--- START OF Material for this task ---

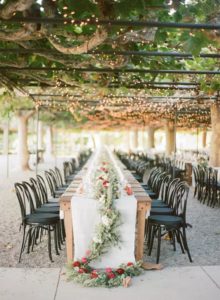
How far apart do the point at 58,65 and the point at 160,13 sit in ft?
10.4

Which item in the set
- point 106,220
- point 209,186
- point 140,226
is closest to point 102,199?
point 106,220

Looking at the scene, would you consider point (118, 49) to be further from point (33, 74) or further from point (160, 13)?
point (33, 74)

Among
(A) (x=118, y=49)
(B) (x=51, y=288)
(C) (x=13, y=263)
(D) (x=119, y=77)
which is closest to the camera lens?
(B) (x=51, y=288)

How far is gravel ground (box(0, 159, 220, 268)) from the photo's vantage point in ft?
18.3

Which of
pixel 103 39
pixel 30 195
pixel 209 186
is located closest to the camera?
pixel 103 39

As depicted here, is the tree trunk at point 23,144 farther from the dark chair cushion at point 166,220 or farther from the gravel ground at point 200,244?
the dark chair cushion at point 166,220

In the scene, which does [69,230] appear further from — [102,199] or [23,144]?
[23,144]

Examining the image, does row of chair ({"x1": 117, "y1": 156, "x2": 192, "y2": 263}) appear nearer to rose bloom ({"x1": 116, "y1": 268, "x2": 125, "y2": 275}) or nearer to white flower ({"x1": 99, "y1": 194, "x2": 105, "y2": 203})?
rose bloom ({"x1": 116, "y1": 268, "x2": 125, "y2": 275})

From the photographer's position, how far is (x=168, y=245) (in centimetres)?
648

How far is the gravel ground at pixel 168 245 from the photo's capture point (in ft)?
18.3

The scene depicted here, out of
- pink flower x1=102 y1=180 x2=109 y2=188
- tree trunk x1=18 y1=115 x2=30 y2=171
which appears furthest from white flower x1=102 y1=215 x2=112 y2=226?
tree trunk x1=18 y1=115 x2=30 y2=171

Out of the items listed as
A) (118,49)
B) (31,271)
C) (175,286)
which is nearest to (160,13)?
(118,49)

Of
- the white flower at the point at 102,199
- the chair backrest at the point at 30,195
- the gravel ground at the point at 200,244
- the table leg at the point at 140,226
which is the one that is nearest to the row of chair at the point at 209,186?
the gravel ground at the point at 200,244

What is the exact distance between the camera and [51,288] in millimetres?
4477
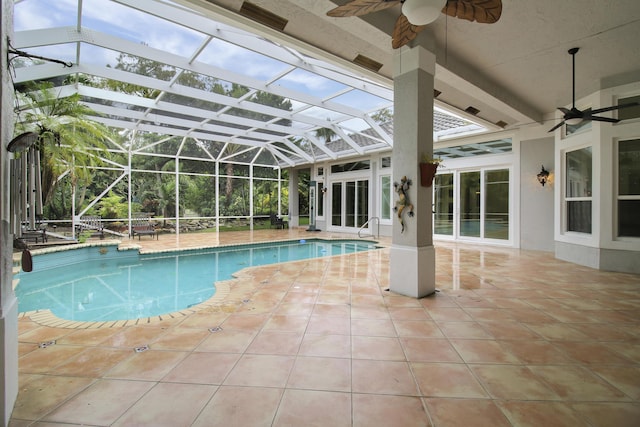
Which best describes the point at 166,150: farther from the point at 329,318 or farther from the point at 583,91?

--- END OF Material for this task ---

• _What you will do_: Can you write out every item above word for word, leaving out the pictures?

• _In response_:
How far apart do the point at 58,65 and the point at 160,13 sit in ft?
10.4

Which item in the set
- point 106,220
- point 209,186
- point 140,226
is closest to point 102,199?
point 106,220

Looking at the scene, would you consider point (118, 49) to be further from point (33, 74) or further from point (160, 13)?
point (33, 74)

Among
(A) (x=118, y=49)
(B) (x=51, y=288)
(C) (x=13, y=263)
(D) (x=119, y=77)
which is closest to the camera lens?
(B) (x=51, y=288)

How far is gravel ground (box(0, 159, 220, 268)) from the photo's vantage point in ft?
18.3

Which of
pixel 103 39
pixel 30 195
pixel 209 186
is located closest to the camera?
pixel 103 39

As depicted here, is the tree trunk at point 23,144 farther from the dark chair cushion at point 166,220 or farther from the gravel ground at point 200,244?
the dark chair cushion at point 166,220

In the scene, which does [69,230] appear further from — [102,199] or [23,144]?
[23,144]

Examining the image, does row of chair ({"x1": 117, "y1": 156, "x2": 192, "y2": 263}) appear nearer to rose bloom ({"x1": 116, "y1": 268, "x2": 125, "y2": 275}) or nearer to white flower ({"x1": 99, "y1": 194, "x2": 105, "y2": 203})?
rose bloom ({"x1": 116, "y1": 268, "x2": 125, "y2": 275})

From the photographer's position, how far is (x=168, y=245) (in centimetres)?
648

How far is the gravel ground at pixel 168 245 from the photo's capture point (in ft)?
18.3

The scene depicted here, out of
- pink flower x1=102 y1=180 x2=109 y2=188
- tree trunk x1=18 y1=115 x2=30 y2=171
which appears furthest from white flower x1=102 y1=215 x2=112 y2=226?
tree trunk x1=18 y1=115 x2=30 y2=171

Out of the items listed as
A) (118,49)
B) (31,271)
C) (175,286)
which is nearest to (160,13)?
(118,49)

Of
- the white flower at the point at 102,199
- the chair backrest at the point at 30,195
- the gravel ground at the point at 200,244
- the table leg at the point at 140,226
which is the one that is nearest to the row of chair at the point at 209,186?
the gravel ground at the point at 200,244

What is the exact distance between the camera and [51,288] in millimetres?
4477
Which best describes the point at 166,150: farther from the point at 329,318 or farther from the point at 583,91?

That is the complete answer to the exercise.